I set my mug down on the life preserver box, stood and stretched my arms over my head, darts of tightness shooting down my back. I found myself slipping into an old warm-up routine to loosen my muscles, starting with isolations in my neck, shoulders, rib cage, hips, moving into a simple rolling up and down of the spine, side stretches, lunges. It had been years, but my body remembered the whole sequence as if it had been only days. I put my foot up on the railing and bent sideways over my leg, one arm in the air, stretching out my poor neglected hamstrings.
Quinn wander
ed onto the deck, her hair pillow-frizzed. “I didn’t know you could bend like that,” she said.

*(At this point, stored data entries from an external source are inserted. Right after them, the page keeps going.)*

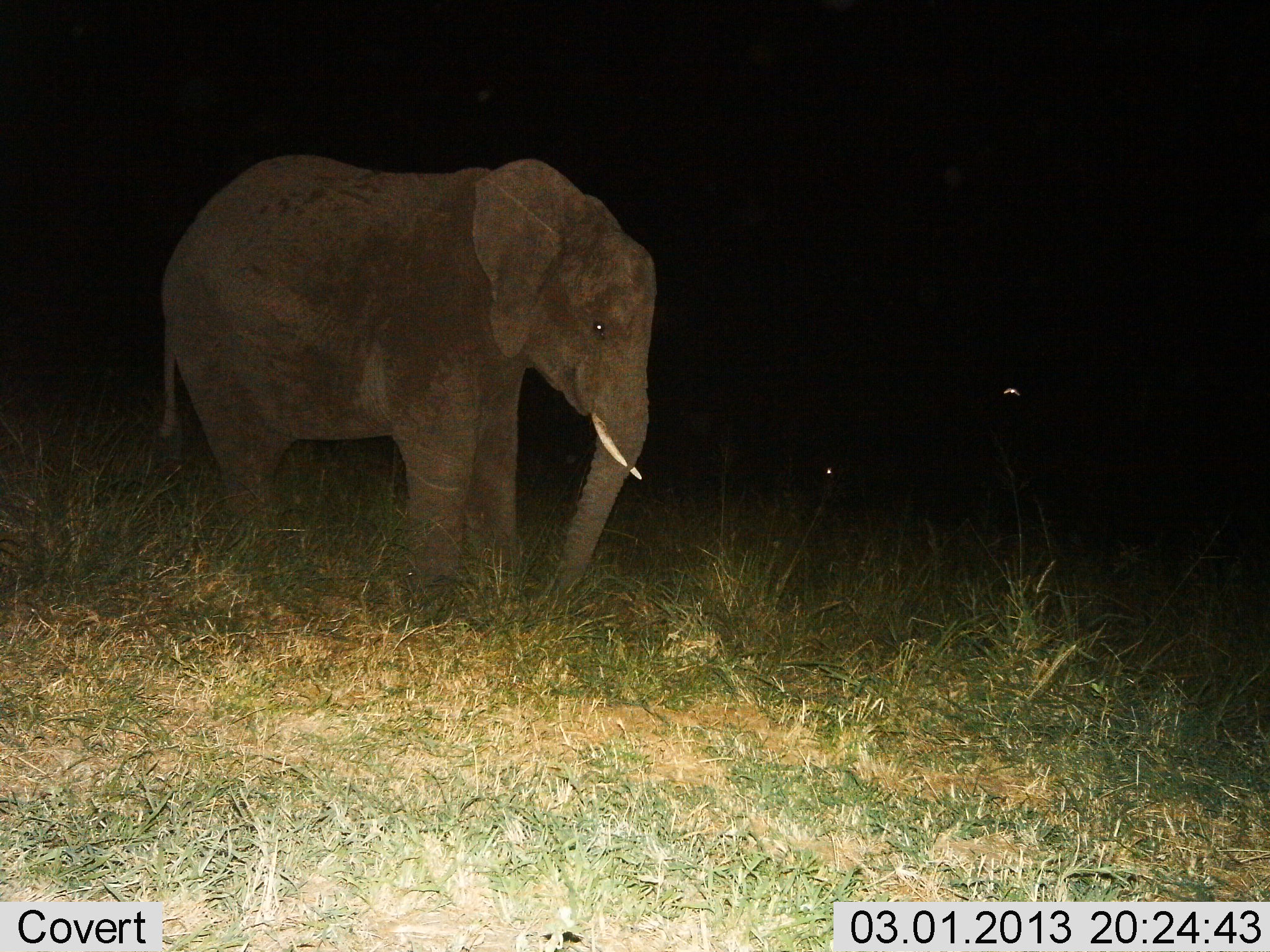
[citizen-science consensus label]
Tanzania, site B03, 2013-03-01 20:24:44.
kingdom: Animalia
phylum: Chordata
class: Mammalia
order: Proboscidea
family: Elephantidae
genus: Loxodonta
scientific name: Loxodonta africana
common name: african bush elephant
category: elephant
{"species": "elephant (african bush elephant) (Loxodonta africana)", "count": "1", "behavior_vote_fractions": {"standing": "92%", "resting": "0%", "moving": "4%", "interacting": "0%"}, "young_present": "25%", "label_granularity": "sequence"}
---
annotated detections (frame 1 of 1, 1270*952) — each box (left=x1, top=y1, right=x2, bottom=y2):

“This is nothing,” I told her, so happy to see her alive and whole, unpoisoned. “I used to be a pretzel.”
“I used to be a cupcake.” Her smile was soft with sleep.
I didn’t often let myself think of what I used to be able to do; I felt a sudden wave of loss for my old flexibility, for how easily I could lift my leg over my head or drop down into a split. I took my leg down, put my other foot onto the railing, told myself I could get at least some of it back.

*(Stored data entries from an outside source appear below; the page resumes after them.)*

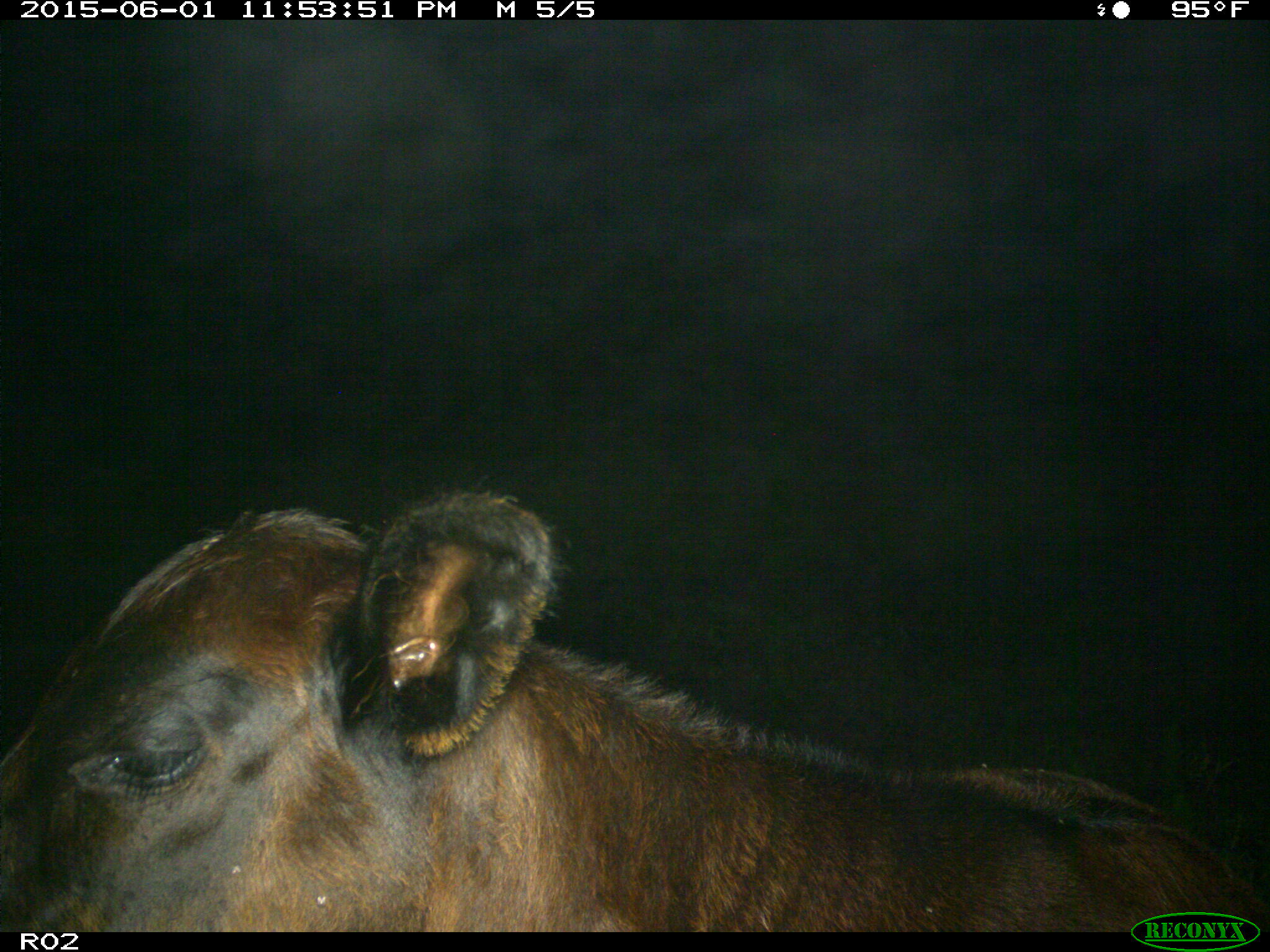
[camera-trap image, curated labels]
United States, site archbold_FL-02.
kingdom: Animalia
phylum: Chordata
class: Mammalia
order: Artiodactyla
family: Bovidae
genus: Bos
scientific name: Bos taurus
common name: domestic cow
Bos taurus (domestic cow).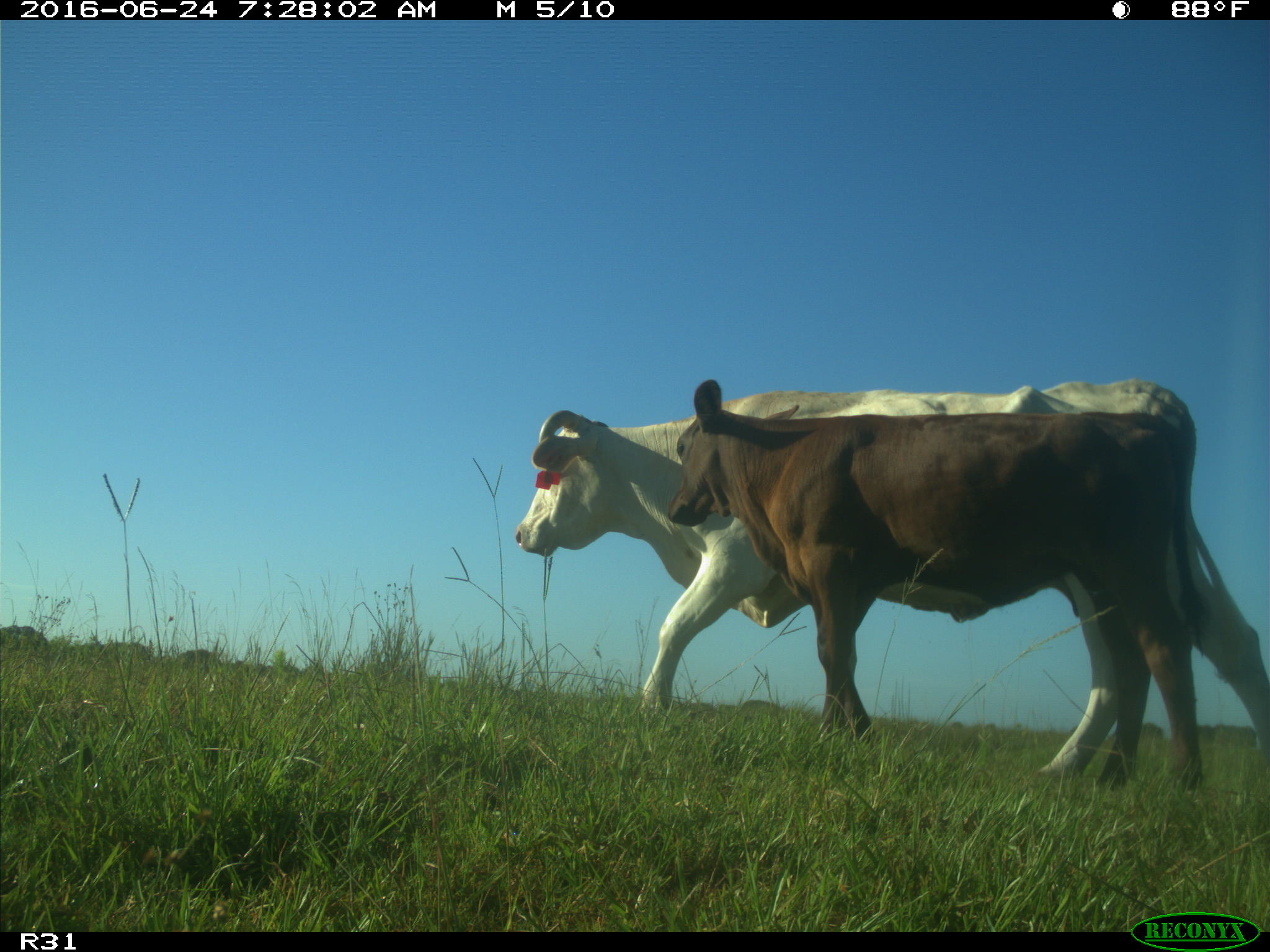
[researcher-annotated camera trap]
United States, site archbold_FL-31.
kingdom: Animalia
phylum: Chordata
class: Mammalia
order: Artiodactyla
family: Bovidae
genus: Bos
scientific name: Bos taurus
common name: domestic cow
Bos taurus (domestic cow).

Quinn propped her leg on the life preserver box and bent over it like me. We stretched together for a while, which quickly slipped into dancing together across the deck, copying each other’s arm swoops and spins and waltzes. Out of the corner of my eye, I could see our reflections glimmering in the water, moving in tandem across the slough like the mother and baby whale.
———
THE STRETCHING HELPED. I felt faster, stronger than I had before when I practiced picking over my lunch break. My body felt more integrated—foot and thigh, belly, shoulder and hand, all working together. It wouldn’t be long, I hoped, before I could join the rest of the team. Show them how fast a woman could pick.
I thought I had been so stealthy in my practice, but Jorge walked toward us as if he had known where we were all along, carrying the largest pear I had ever seen. He held it out to me on both hands, like some sort of offering.
“I don’t need it.” I shook my head. My pear bag was almost full.
He nodded and pushed it closer to me. I took a step back. I could smell several days of sweat on his clothes.
“For the contest, Eema,” Quinn said excitedly. “The Pear Fair.”
He gestured to ask if he could give Quinn the pear. I shrugged, and he set it in her waiting hands. It was larger than her head when she was born.